Racists hiding behind Tommy Robinson and the shield of “free speech” need to be called out. This is not a movement of “common people”, as Robinson’s supporters claim. To label racist rhetoric as a grassroots uprising is to swallow its central lie. Its logic is familiar: appeal to threatened people, claim a treacherous government favours those who “look different”, and blame them for what you lack.

There is, of course, no quick fix. The disturbances we have seen for the second summer in a row are tied to the fact that the underlying causes of anger have not been properly addressed. “A year on, we still don’t have a cohesion strategy.
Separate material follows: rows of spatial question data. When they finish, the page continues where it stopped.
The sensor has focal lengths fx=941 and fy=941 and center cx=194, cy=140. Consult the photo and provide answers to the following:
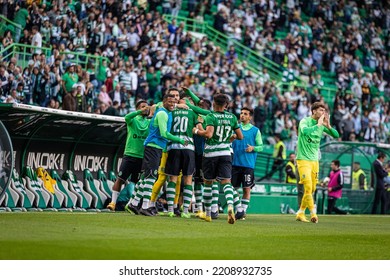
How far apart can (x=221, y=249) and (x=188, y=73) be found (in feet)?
65.4

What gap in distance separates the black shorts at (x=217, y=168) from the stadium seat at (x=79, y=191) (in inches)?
204

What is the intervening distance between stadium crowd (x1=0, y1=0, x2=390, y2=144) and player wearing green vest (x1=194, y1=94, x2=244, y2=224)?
329 inches

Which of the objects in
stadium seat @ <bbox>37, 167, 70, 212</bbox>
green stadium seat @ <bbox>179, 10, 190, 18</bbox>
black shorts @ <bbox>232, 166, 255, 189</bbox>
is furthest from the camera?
green stadium seat @ <bbox>179, 10, 190, 18</bbox>

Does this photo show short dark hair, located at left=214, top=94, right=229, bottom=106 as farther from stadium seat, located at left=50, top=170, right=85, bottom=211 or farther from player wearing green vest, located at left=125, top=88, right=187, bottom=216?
stadium seat, located at left=50, top=170, right=85, bottom=211

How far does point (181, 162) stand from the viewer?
17719 mm

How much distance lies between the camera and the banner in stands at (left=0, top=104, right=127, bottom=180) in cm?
1970

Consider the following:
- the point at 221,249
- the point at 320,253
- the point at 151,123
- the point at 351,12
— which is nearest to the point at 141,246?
the point at 221,249

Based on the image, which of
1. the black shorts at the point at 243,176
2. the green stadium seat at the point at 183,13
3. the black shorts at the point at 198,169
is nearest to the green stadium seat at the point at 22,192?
the black shorts at the point at 198,169

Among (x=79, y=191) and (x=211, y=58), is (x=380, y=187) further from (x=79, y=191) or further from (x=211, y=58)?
(x=79, y=191)

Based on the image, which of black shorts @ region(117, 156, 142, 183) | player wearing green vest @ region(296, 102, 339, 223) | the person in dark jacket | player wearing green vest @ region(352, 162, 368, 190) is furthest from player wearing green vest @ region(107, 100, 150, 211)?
the person in dark jacket

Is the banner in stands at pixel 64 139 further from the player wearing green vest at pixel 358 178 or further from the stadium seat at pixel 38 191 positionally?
the player wearing green vest at pixel 358 178

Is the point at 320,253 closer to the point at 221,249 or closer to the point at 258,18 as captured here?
the point at 221,249

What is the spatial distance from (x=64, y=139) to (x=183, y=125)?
4.69 metres

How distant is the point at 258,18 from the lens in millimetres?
39688
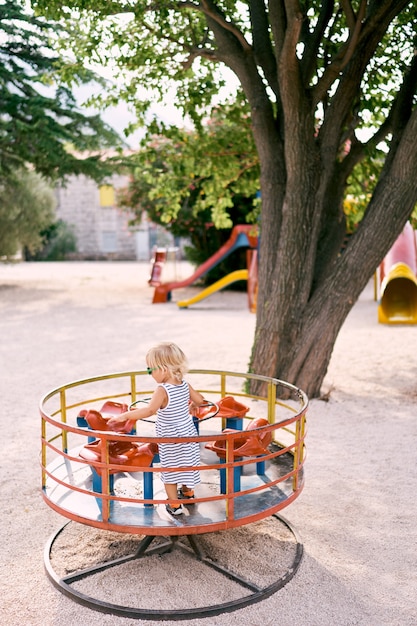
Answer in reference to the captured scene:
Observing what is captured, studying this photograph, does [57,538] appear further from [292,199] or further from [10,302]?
[10,302]

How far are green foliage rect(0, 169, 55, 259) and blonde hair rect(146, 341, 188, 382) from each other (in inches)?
767

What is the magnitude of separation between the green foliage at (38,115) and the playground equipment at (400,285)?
8.06 m

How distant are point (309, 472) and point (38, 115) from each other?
14.3 metres

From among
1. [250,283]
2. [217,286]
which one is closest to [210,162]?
[250,283]

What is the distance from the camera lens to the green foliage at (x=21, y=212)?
2241 centimetres

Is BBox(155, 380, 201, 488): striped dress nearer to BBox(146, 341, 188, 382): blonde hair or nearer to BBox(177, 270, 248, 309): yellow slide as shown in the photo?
BBox(146, 341, 188, 382): blonde hair

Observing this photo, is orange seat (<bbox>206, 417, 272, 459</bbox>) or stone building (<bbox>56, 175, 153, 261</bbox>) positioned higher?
stone building (<bbox>56, 175, 153, 261</bbox>)

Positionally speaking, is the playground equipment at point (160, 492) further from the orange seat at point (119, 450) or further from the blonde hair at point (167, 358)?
the blonde hair at point (167, 358)

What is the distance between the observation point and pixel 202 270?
58.4ft

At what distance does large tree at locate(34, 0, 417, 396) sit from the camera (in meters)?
6.92

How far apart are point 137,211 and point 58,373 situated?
42.2ft

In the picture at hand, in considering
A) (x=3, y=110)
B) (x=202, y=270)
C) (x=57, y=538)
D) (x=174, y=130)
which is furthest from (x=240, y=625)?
(x=3, y=110)

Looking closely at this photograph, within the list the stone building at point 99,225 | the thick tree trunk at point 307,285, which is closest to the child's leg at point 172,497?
the thick tree trunk at point 307,285

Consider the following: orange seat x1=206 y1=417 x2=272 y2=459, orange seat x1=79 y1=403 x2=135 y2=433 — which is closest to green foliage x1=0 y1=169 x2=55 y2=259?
orange seat x1=79 y1=403 x2=135 y2=433
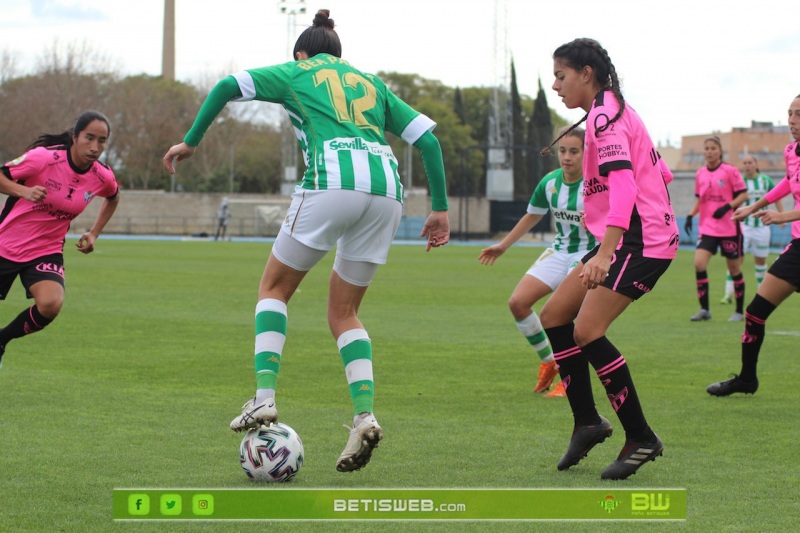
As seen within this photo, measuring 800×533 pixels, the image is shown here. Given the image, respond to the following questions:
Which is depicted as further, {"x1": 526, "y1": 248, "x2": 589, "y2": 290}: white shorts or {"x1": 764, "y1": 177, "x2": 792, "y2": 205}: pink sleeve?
{"x1": 764, "y1": 177, "x2": 792, "y2": 205}: pink sleeve

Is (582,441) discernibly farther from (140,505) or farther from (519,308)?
(519,308)

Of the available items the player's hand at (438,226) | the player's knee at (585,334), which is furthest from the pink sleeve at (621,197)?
the player's hand at (438,226)

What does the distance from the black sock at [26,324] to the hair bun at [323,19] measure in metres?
3.48

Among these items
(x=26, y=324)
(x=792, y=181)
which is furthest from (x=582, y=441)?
(x=26, y=324)

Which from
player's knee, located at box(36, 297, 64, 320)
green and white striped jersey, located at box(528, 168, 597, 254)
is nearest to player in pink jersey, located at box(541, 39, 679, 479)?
green and white striped jersey, located at box(528, 168, 597, 254)

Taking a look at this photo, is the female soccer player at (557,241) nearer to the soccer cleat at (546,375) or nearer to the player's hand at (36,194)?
the soccer cleat at (546,375)

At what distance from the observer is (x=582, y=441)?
591cm

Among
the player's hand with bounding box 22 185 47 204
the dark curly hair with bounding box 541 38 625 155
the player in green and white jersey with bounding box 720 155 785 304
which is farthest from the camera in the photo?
the player in green and white jersey with bounding box 720 155 785 304

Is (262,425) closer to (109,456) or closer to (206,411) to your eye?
(109,456)

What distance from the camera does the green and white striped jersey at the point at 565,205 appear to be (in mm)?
8430

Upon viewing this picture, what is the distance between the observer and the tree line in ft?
236

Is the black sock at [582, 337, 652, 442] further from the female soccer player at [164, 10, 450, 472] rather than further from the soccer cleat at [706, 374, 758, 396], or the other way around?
the soccer cleat at [706, 374, 758, 396]

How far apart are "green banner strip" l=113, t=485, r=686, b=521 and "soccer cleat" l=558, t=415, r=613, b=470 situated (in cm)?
123

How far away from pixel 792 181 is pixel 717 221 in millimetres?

But also, it’s not just immigration that was behind these riots”, says Lowel. “If you look back to the riots in 1981 or 1985, there were serious attempts to address underlying issues. We didn’t see that from this government last year.”

Decent, moderate, fair-minded people have always defined who we are as a nation. Tommy Robinson and Elon Musk do not. Communities have risen to stop racism before – and they can do it again. This will continue only as long as we forget our own power to stop it.